** WHAT TO PRODUCE **
Answer these questions from the notebook below:
(a) What output line appears after Google Drive is mounted?
(b) According to its comment, which imported module is used to create directories?
(c) What file name is joined to the data path for the test JSON file?
-- START OF SOURCE --
# Notebook 1: Data Preprocessing & Setup



### Mount Google Drive

In [16]:
from google.colab import drive
drive.mount('/content/drive')

Mounted at /content/drive


### Import Libraries

In [17]:
import string
import pprint  # For clean dictionary printing
from google.colab import files
import io      # To handle file content
import os      # To create directories
import json    # To save our processed data

### Setup Project Directory

In [18]:
# --- Configuration ---
BASE_PATH = '/content/drive/My Drive/ml-hackathon'

# Define our project structure
DATA_PATH = os.path.join(BASE_PATH, 'data')
MODEL_PATH = os.path.join(BASE_PATH, 'models')
NOTEBOOK_PATH = os.path.join(BASE_PATH, 'notebooks')
REPORT_PATH = os.path.join(BASE_PATH, 'reports')

# Define paths for our processed files
CORPUS_JSON_PATH = os.path.join(DATA_PATH, 'corpus_by_length.json')
TEST_JSON_PATH = os.path.join(DATA_PATH, 'test_by_length.json')
-- END OF SOURCE --
-- START OF ENTRIES --
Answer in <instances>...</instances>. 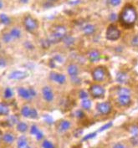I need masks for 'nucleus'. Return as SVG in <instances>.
Masks as SVG:
<instances>
[{
    "label": "nucleus",
    "instance_id": "1",
    "mask_svg": "<svg viewBox=\"0 0 138 148\" xmlns=\"http://www.w3.org/2000/svg\"><path fill=\"white\" fill-rule=\"evenodd\" d=\"M137 19V13L135 8L131 5H126L123 8L122 11L120 13V22L121 25L125 29L131 28L135 25Z\"/></svg>",
    "mask_w": 138,
    "mask_h": 148
},
{
    "label": "nucleus",
    "instance_id": "2",
    "mask_svg": "<svg viewBox=\"0 0 138 148\" xmlns=\"http://www.w3.org/2000/svg\"><path fill=\"white\" fill-rule=\"evenodd\" d=\"M67 30L64 26L62 25H58L55 26L53 29V32L50 35V37L48 38L50 40V44L51 43H59L60 41L63 40V38L66 36Z\"/></svg>",
    "mask_w": 138,
    "mask_h": 148
},
{
    "label": "nucleus",
    "instance_id": "3",
    "mask_svg": "<svg viewBox=\"0 0 138 148\" xmlns=\"http://www.w3.org/2000/svg\"><path fill=\"white\" fill-rule=\"evenodd\" d=\"M121 36V32L120 30L116 28V26L115 25H111L106 30L105 33V38L108 40L111 41H114V40H117Z\"/></svg>",
    "mask_w": 138,
    "mask_h": 148
},
{
    "label": "nucleus",
    "instance_id": "4",
    "mask_svg": "<svg viewBox=\"0 0 138 148\" xmlns=\"http://www.w3.org/2000/svg\"><path fill=\"white\" fill-rule=\"evenodd\" d=\"M106 75V70L104 67H97L92 72V77L96 81H103Z\"/></svg>",
    "mask_w": 138,
    "mask_h": 148
},
{
    "label": "nucleus",
    "instance_id": "5",
    "mask_svg": "<svg viewBox=\"0 0 138 148\" xmlns=\"http://www.w3.org/2000/svg\"><path fill=\"white\" fill-rule=\"evenodd\" d=\"M90 92L94 98H101L105 95V89L100 85H93L90 88Z\"/></svg>",
    "mask_w": 138,
    "mask_h": 148
},
{
    "label": "nucleus",
    "instance_id": "6",
    "mask_svg": "<svg viewBox=\"0 0 138 148\" xmlns=\"http://www.w3.org/2000/svg\"><path fill=\"white\" fill-rule=\"evenodd\" d=\"M24 25L25 26V29L29 31V32H33L36 29L38 28V23L37 21L33 19L31 16H27L25 19V21H24Z\"/></svg>",
    "mask_w": 138,
    "mask_h": 148
},
{
    "label": "nucleus",
    "instance_id": "7",
    "mask_svg": "<svg viewBox=\"0 0 138 148\" xmlns=\"http://www.w3.org/2000/svg\"><path fill=\"white\" fill-rule=\"evenodd\" d=\"M21 114L23 116L27 118H31V119H37L38 112L35 109H32L27 106H24L21 110Z\"/></svg>",
    "mask_w": 138,
    "mask_h": 148
},
{
    "label": "nucleus",
    "instance_id": "8",
    "mask_svg": "<svg viewBox=\"0 0 138 148\" xmlns=\"http://www.w3.org/2000/svg\"><path fill=\"white\" fill-rule=\"evenodd\" d=\"M96 109L101 115H107L111 111V106L109 102H100L97 104Z\"/></svg>",
    "mask_w": 138,
    "mask_h": 148
},
{
    "label": "nucleus",
    "instance_id": "9",
    "mask_svg": "<svg viewBox=\"0 0 138 148\" xmlns=\"http://www.w3.org/2000/svg\"><path fill=\"white\" fill-rule=\"evenodd\" d=\"M28 75L29 74L26 72L16 70V71H13L12 73H10V74L9 75V78L10 80H24Z\"/></svg>",
    "mask_w": 138,
    "mask_h": 148
},
{
    "label": "nucleus",
    "instance_id": "10",
    "mask_svg": "<svg viewBox=\"0 0 138 148\" xmlns=\"http://www.w3.org/2000/svg\"><path fill=\"white\" fill-rule=\"evenodd\" d=\"M88 59L92 63L97 62L100 60V53L96 49H92L88 52Z\"/></svg>",
    "mask_w": 138,
    "mask_h": 148
},
{
    "label": "nucleus",
    "instance_id": "11",
    "mask_svg": "<svg viewBox=\"0 0 138 148\" xmlns=\"http://www.w3.org/2000/svg\"><path fill=\"white\" fill-rule=\"evenodd\" d=\"M42 93H43V97L44 99L48 101V102H50L53 100L54 99V95H53V92L51 90L49 86H44L42 90Z\"/></svg>",
    "mask_w": 138,
    "mask_h": 148
},
{
    "label": "nucleus",
    "instance_id": "12",
    "mask_svg": "<svg viewBox=\"0 0 138 148\" xmlns=\"http://www.w3.org/2000/svg\"><path fill=\"white\" fill-rule=\"evenodd\" d=\"M50 77L53 81H55V82H57L59 84H64L65 82V76L62 74L52 72L50 74Z\"/></svg>",
    "mask_w": 138,
    "mask_h": 148
},
{
    "label": "nucleus",
    "instance_id": "13",
    "mask_svg": "<svg viewBox=\"0 0 138 148\" xmlns=\"http://www.w3.org/2000/svg\"><path fill=\"white\" fill-rule=\"evenodd\" d=\"M117 103L121 106H126L131 104L130 96H119L117 98Z\"/></svg>",
    "mask_w": 138,
    "mask_h": 148
},
{
    "label": "nucleus",
    "instance_id": "14",
    "mask_svg": "<svg viewBox=\"0 0 138 148\" xmlns=\"http://www.w3.org/2000/svg\"><path fill=\"white\" fill-rule=\"evenodd\" d=\"M18 93H19V95L22 98L25 99V100H30V99L32 98V96H31V95L29 93V89H25L24 87H20L18 90Z\"/></svg>",
    "mask_w": 138,
    "mask_h": 148
},
{
    "label": "nucleus",
    "instance_id": "15",
    "mask_svg": "<svg viewBox=\"0 0 138 148\" xmlns=\"http://www.w3.org/2000/svg\"><path fill=\"white\" fill-rule=\"evenodd\" d=\"M30 133L35 136L37 140H41V139L44 137L43 133L38 130V128L35 125H33L31 126V128H30Z\"/></svg>",
    "mask_w": 138,
    "mask_h": 148
},
{
    "label": "nucleus",
    "instance_id": "16",
    "mask_svg": "<svg viewBox=\"0 0 138 148\" xmlns=\"http://www.w3.org/2000/svg\"><path fill=\"white\" fill-rule=\"evenodd\" d=\"M116 81L121 84H125L128 81V75L125 72H119L116 75Z\"/></svg>",
    "mask_w": 138,
    "mask_h": 148
},
{
    "label": "nucleus",
    "instance_id": "17",
    "mask_svg": "<svg viewBox=\"0 0 138 148\" xmlns=\"http://www.w3.org/2000/svg\"><path fill=\"white\" fill-rule=\"evenodd\" d=\"M67 72H68V74H70L71 77H73V76H77L78 72H79V70H78L77 65H75L74 64H70V65L68 66Z\"/></svg>",
    "mask_w": 138,
    "mask_h": 148
},
{
    "label": "nucleus",
    "instance_id": "18",
    "mask_svg": "<svg viewBox=\"0 0 138 148\" xmlns=\"http://www.w3.org/2000/svg\"><path fill=\"white\" fill-rule=\"evenodd\" d=\"M96 27L93 25H86L83 27V32L86 35H91L95 33Z\"/></svg>",
    "mask_w": 138,
    "mask_h": 148
},
{
    "label": "nucleus",
    "instance_id": "19",
    "mask_svg": "<svg viewBox=\"0 0 138 148\" xmlns=\"http://www.w3.org/2000/svg\"><path fill=\"white\" fill-rule=\"evenodd\" d=\"M3 141L5 142V143H7V144H12L13 142L14 141V139H15V137L13 135L12 133H10V132H6L4 135H3Z\"/></svg>",
    "mask_w": 138,
    "mask_h": 148
},
{
    "label": "nucleus",
    "instance_id": "20",
    "mask_svg": "<svg viewBox=\"0 0 138 148\" xmlns=\"http://www.w3.org/2000/svg\"><path fill=\"white\" fill-rule=\"evenodd\" d=\"M18 148H27L29 147V144H28V141L26 139V137L25 136H20L18 140Z\"/></svg>",
    "mask_w": 138,
    "mask_h": 148
},
{
    "label": "nucleus",
    "instance_id": "21",
    "mask_svg": "<svg viewBox=\"0 0 138 148\" xmlns=\"http://www.w3.org/2000/svg\"><path fill=\"white\" fill-rule=\"evenodd\" d=\"M9 113V108L7 104L0 103V115H8Z\"/></svg>",
    "mask_w": 138,
    "mask_h": 148
},
{
    "label": "nucleus",
    "instance_id": "22",
    "mask_svg": "<svg viewBox=\"0 0 138 148\" xmlns=\"http://www.w3.org/2000/svg\"><path fill=\"white\" fill-rule=\"evenodd\" d=\"M59 128H60V131H62V132L63 131H66L67 130H69L70 128V122L68 121H63L60 124Z\"/></svg>",
    "mask_w": 138,
    "mask_h": 148
},
{
    "label": "nucleus",
    "instance_id": "23",
    "mask_svg": "<svg viewBox=\"0 0 138 148\" xmlns=\"http://www.w3.org/2000/svg\"><path fill=\"white\" fill-rule=\"evenodd\" d=\"M0 22H1V24L4 25H9L11 24L10 19L5 13H1L0 14Z\"/></svg>",
    "mask_w": 138,
    "mask_h": 148
},
{
    "label": "nucleus",
    "instance_id": "24",
    "mask_svg": "<svg viewBox=\"0 0 138 148\" xmlns=\"http://www.w3.org/2000/svg\"><path fill=\"white\" fill-rule=\"evenodd\" d=\"M117 94L119 96H130L131 90L125 87H120L117 90Z\"/></svg>",
    "mask_w": 138,
    "mask_h": 148
},
{
    "label": "nucleus",
    "instance_id": "25",
    "mask_svg": "<svg viewBox=\"0 0 138 148\" xmlns=\"http://www.w3.org/2000/svg\"><path fill=\"white\" fill-rule=\"evenodd\" d=\"M9 34L11 35L13 38H19L21 37V31H20L18 28L13 29L12 30L10 31Z\"/></svg>",
    "mask_w": 138,
    "mask_h": 148
},
{
    "label": "nucleus",
    "instance_id": "26",
    "mask_svg": "<svg viewBox=\"0 0 138 148\" xmlns=\"http://www.w3.org/2000/svg\"><path fill=\"white\" fill-rule=\"evenodd\" d=\"M17 130L21 132V133H24L27 130H28V125L25 122H19L17 125Z\"/></svg>",
    "mask_w": 138,
    "mask_h": 148
},
{
    "label": "nucleus",
    "instance_id": "27",
    "mask_svg": "<svg viewBox=\"0 0 138 148\" xmlns=\"http://www.w3.org/2000/svg\"><path fill=\"white\" fill-rule=\"evenodd\" d=\"M81 106L85 110H90L91 107V101L88 99H84L81 101Z\"/></svg>",
    "mask_w": 138,
    "mask_h": 148
},
{
    "label": "nucleus",
    "instance_id": "28",
    "mask_svg": "<svg viewBox=\"0 0 138 148\" xmlns=\"http://www.w3.org/2000/svg\"><path fill=\"white\" fill-rule=\"evenodd\" d=\"M63 41H64V43L66 45L70 46V45H72V44H74L75 39L71 37V36H67V35H66L65 37L63 38Z\"/></svg>",
    "mask_w": 138,
    "mask_h": 148
},
{
    "label": "nucleus",
    "instance_id": "29",
    "mask_svg": "<svg viewBox=\"0 0 138 148\" xmlns=\"http://www.w3.org/2000/svg\"><path fill=\"white\" fill-rule=\"evenodd\" d=\"M18 121H19L18 116H16V115H12V116H10L9 119L7 121V123L9 124V125H14V124L18 123Z\"/></svg>",
    "mask_w": 138,
    "mask_h": 148
},
{
    "label": "nucleus",
    "instance_id": "30",
    "mask_svg": "<svg viewBox=\"0 0 138 148\" xmlns=\"http://www.w3.org/2000/svg\"><path fill=\"white\" fill-rule=\"evenodd\" d=\"M130 132L132 136H138V125H131L130 128Z\"/></svg>",
    "mask_w": 138,
    "mask_h": 148
},
{
    "label": "nucleus",
    "instance_id": "31",
    "mask_svg": "<svg viewBox=\"0 0 138 148\" xmlns=\"http://www.w3.org/2000/svg\"><path fill=\"white\" fill-rule=\"evenodd\" d=\"M13 39V37L11 36V35L9 33H5L3 35V40L5 42V43H9L11 42Z\"/></svg>",
    "mask_w": 138,
    "mask_h": 148
},
{
    "label": "nucleus",
    "instance_id": "32",
    "mask_svg": "<svg viewBox=\"0 0 138 148\" xmlns=\"http://www.w3.org/2000/svg\"><path fill=\"white\" fill-rule=\"evenodd\" d=\"M42 147H43V148H54V146L53 145V143L50 141H47V140L43 141Z\"/></svg>",
    "mask_w": 138,
    "mask_h": 148
},
{
    "label": "nucleus",
    "instance_id": "33",
    "mask_svg": "<svg viewBox=\"0 0 138 148\" xmlns=\"http://www.w3.org/2000/svg\"><path fill=\"white\" fill-rule=\"evenodd\" d=\"M12 96H13L12 90H11L9 87L6 88L5 91H4V97H5L6 99H9L11 98Z\"/></svg>",
    "mask_w": 138,
    "mask_h": 148
},
{
    "label": "nucleus",
    "instance_id": "34",
    "mask_svg": "<svg viewBox=\"0 0 138 148\" xmlns=\"http://www.w3.org/2000/svg\"><path fill=\"white\" fill-rule=\"evenodd\" d=\"M41 45L44 49H48L50 45V42L49 39H42L41 40Z\"/></svg>",
    "mask_w": 138,
    "mask_h": 148
},
{
    "label": "nucleus",
    "instance_id": "35",
    "mask_svg": "<svg viewBox=\"0 0 138 148\" xmlns=\"http://www.w3.org/2000/svg\"><path fill=\"white\" fill-rule=\"evenodd\" d=\"M44 121L46 122V123L50 124H53L54 122V120H53V118L50 116V115H44Z\"/></svg>",
    "mask_w": 138,
    "mask_h": 148
},
{
    "label": "nucleus",
    "instance_id": "36",
    "mask_svg": "<svg viewBox=\"0 0 138 148\" xmlns=\"http://www.w3.org/2000/svg\"><path fill=\"white\" fill-rule=\"evenodd\" d=\"M88 93L86 91H85V90H81V91H80L79 92V96H80V98L82 99V100H84V99H87L88 98Z\"/></svg>",
    "mask_w": 138,
    "mask_h": 148
},
{
    "label": "nucleus",
    "instance_id": "37",
    "mask_svg": "<svg viewBox=\"0 0 138 148\" xmlns=\"http://www.w3.org/2000/svg\"><path fill=\"white\" fill-rule=\"evenodd\" d=\"M108 2L111 6L115 7V6H118L121 3V0H108Z\"/></svg>",
    "mask_w": 138,
    "mask_h": 148
},
{
    "label": "nucleus",
    "instance_id": "38",
    "mask_svg": "<svg viewBox=\"0 0 138 148\" xmlns=\"http://www.w3.org/2000/svg\"><path fill=\"white\" fill-rule=\"evenodd\" d=\"M112 122H109V123L105 124V125H103L101 128H100V130H99V131H104L105 130H107V129H109L110 127H111L112 126Z\"/></svg>",
    "mask_w": 138,
    "mask_h": 148
},
{
    "label": "nucleus",
    "instance_id": "39",
    "mask_svg": "<svg viewBox=\"0 0 138 148\" xmlns=\"http://www.w3.org/2000/svg\"><path fill=\"white\" fill-rule=\"evenodd\" d=\"M75 116L77 117V118H83L84 116H85V114H84V112L81 111V110H78V111H75Z\"/></svg>",
    "mask_w": 138,
    "mask_h": 148
},
{
    "label": "nucleus",
    "instance_id": "40",
    "mask_svg": "<svg viewBox=\"0 0 138 148\" xmlns=\"http://www.w3.org/2000/svg\"><path fill=\"white\" fill-rule=\"evenodd\" d=\"M96 132H93V133H90V134H89L87 136H86L84 138H83V141H87V140H90V139H92V138H94V137H96Z\"/></svg>",
    "mask_w": 138,
    "mask_h": 148
},
{
    "label": "nucleus",
    "instance_id": "41",
    "mask_svg": "<svg viewBox=\"0 0 138 148\" xmlns=\"http://www.w3.org/2000/svg\"><path fill=\"white\" fill-rule=\"evenodd\" d=\"M131 44L135 47H138V35H136L135 37H133L131 40Z\"/></svg>",
    "mask_w": 138,
    "mask_h": 148
},
{
    "label": "nucleus",
    "instance_id": "42",
    "mask_svg": "<svg viewBox=\"0 0 138 148\" xmlns=\"http://www.w3.org/2000/svg\"><path fill=\"white\" fill-rule=\"evenodd\" d=\"M54 61L53 62H58V63H63V57L60 56V55H56L54 58Z\"/></svg>",
    "mask_w": 138,
    "mask_h": 148
},
{
    "label": "nucleus",
    "instance_id": "43",
    "mask_svg": "<svg viewBox=\"0 0 138 148\" xmlns=\"http://www.w3.org/2000/svg\"><path fill=\"white\" fill-rule=\"evenodd\" d=\"M109 19H110V20H111V22H114V21H115V20H116V19H117V16H116V14H115V13H111V14L110 15Z\"/></svg>",
    "mask_w": 138,
    "mask_h": 148
},
{
    "label": "nucleus",
    "instance_id": "44",
    "mask_svg": "<svg viewBox=\"0 0 138 148\" xmlns=\"http://www.w3.org/2000/svg\"><path fill=\"white\" fill-rule=\"evenodd\" d=\"M82 132H83V131H82L81 129L76 130L75 132H74V136H75V137H78V136H80L82 134Z\"/></svg>",
    "mask_w": 138,
    "mask_h": 148
},
{
    "label": "nucleus",
    "instance_id": "45",
    "mask_svg": "<svg viewBox=\"0 0 138 148\" xmlns=\"http://www.w3.org/2000/svg\"><path fill=\"white\" fill-rule=\"evenodd\" d=\"M71 80H72V81L75 83V84H80V80L79 79V78H77V76H73V77H71Z\"/></svg>",
    "mask_w": 138,
    "mask_h": 148
},
{
    "label": "nucleus",
    "instance_id": "46",
    "mask_svg": "<svg viewBox=\"0 0 138 148\" xmlns=\"http://www.w3.org/2000/svg\"><path fill=\"white\" fill-rule=\"evenodd\" d=\"M25 47L27 48V49H32L34 47H33V44L29 42V41H27L26 43L25 44Z\"/></svg>",
    "mask_w": 138,
    "mask_h": 148
},
{
    "label": "nucleus",
    "instance_id": "47",
    "mask_svg": "<svg viewBox=\"0 0 138 148\" xmlns=\"http://www.w3.org/2000/svg\"><path fill=\"white\" fill-rule=\"evenodd\" d=\"M6 64H7V62L6 60L3 59V58H0V67H4L5 65H6Z\"/></svg>",
    "mask_w": 138,
    "mask_h": 148
},
{
    "label": "nucleus",
    "instance_id": "48",
    "mask_svg": "<svg viewBox=\"0 0 138 148\" xmlns=\"http://www.w3.org/2000/svg\"><path fill=\"white\" fill-rule=\"evenodd\" d=\"M29 93H30V95H31L32 98H33V97H34V96H36V92H35V90H34L33 88H29Z\"/></svg>",
    "mask_w": 138,
    "mask_h": 148
},
{
    "label": "nucleus",
    "instance_id": "49",
    "mask_svg": "<svg viewBox=\"0 0 138 148\" xmlns=\"http://www.w3.org/2000/svg\"><path fill=\"white\" fill-rule=\"evenodd\" d=\"M113 148H126L123 145V144H121V143H117V144H115L114 147H113Z\"/></svg>",
    "mask_w": 138,
    "mask_h": 148
},
{
    "label": "nucleus",
    "instance_id": "50",
    "mask_svg": "<svg viewBox=\"0 0 138 148\" xmlns=\"http://www.w3.org/2000/svg\"><path fill=\"white\" fill-rule=\"evenodd\" d=\"M19 2L22 3H27L29 2V0H19Z\"/></svg>",
    "mask_w": 138,
    "mask_h": 148
},
{
    "label": "nucleus",
    "instance_id": "51",
    "mask_svg": "<svg viewBox=\"0 0 138 148\" xmlns=\"http://www.w3.org/2000/svg\"><path fill=\"white\" fill-rule=\"evenodd\" d=\"M2 138H3V133H2V131H0V141H1V140H2Z\"/></svg>",
    "mask_w": 138,
    "mask_h": 148
},
{
    "label": "nucleus",
    "instance_id": "52",
    "mask_svg": "<svg viewBox=\"0 0 138 148\" xmlns=\"http://www.w3.org/2000/svg\"><path fill=\"white\" fill-rule=\"evenodd\" d=\"M3 8V2H2V0H0V9H2Z\"/></svg>",
    "mask_w": 138,
    "mask_h": 148
},
{
    "label": "nucleus",
    "instance_id": "53",
    "mask_svg": "<svg viewBox=\"0 0 138 148\" xmlns=\"http://www.w3.org/2000/svg\"><path fill=\"white\" fill-rule=\"evenodd\" d=\"M27 148H32V147H29H29H27Z\"/></svg>",
    "mask_w": 138,
    "mask_h": 148
},
{
    "label": "nucleus",
    "instance_id": "54",
    "mask_svg": "<svg viewBox=\"0 0 138 148\" xmlns=\"http://www.w3.org/2000/svg\"><path fill=\"white\" fill-rule=\"evenodd\" d=\"M49 1H54V0H49Z\"/></svg>",
    "mask_w": 138,
    "mask_h": 148
}]
</instances>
-- END OF ENTRIES --
** RESPONSE **
(a) Mounted at /content/drive
(b) os
(c) test_by_length.json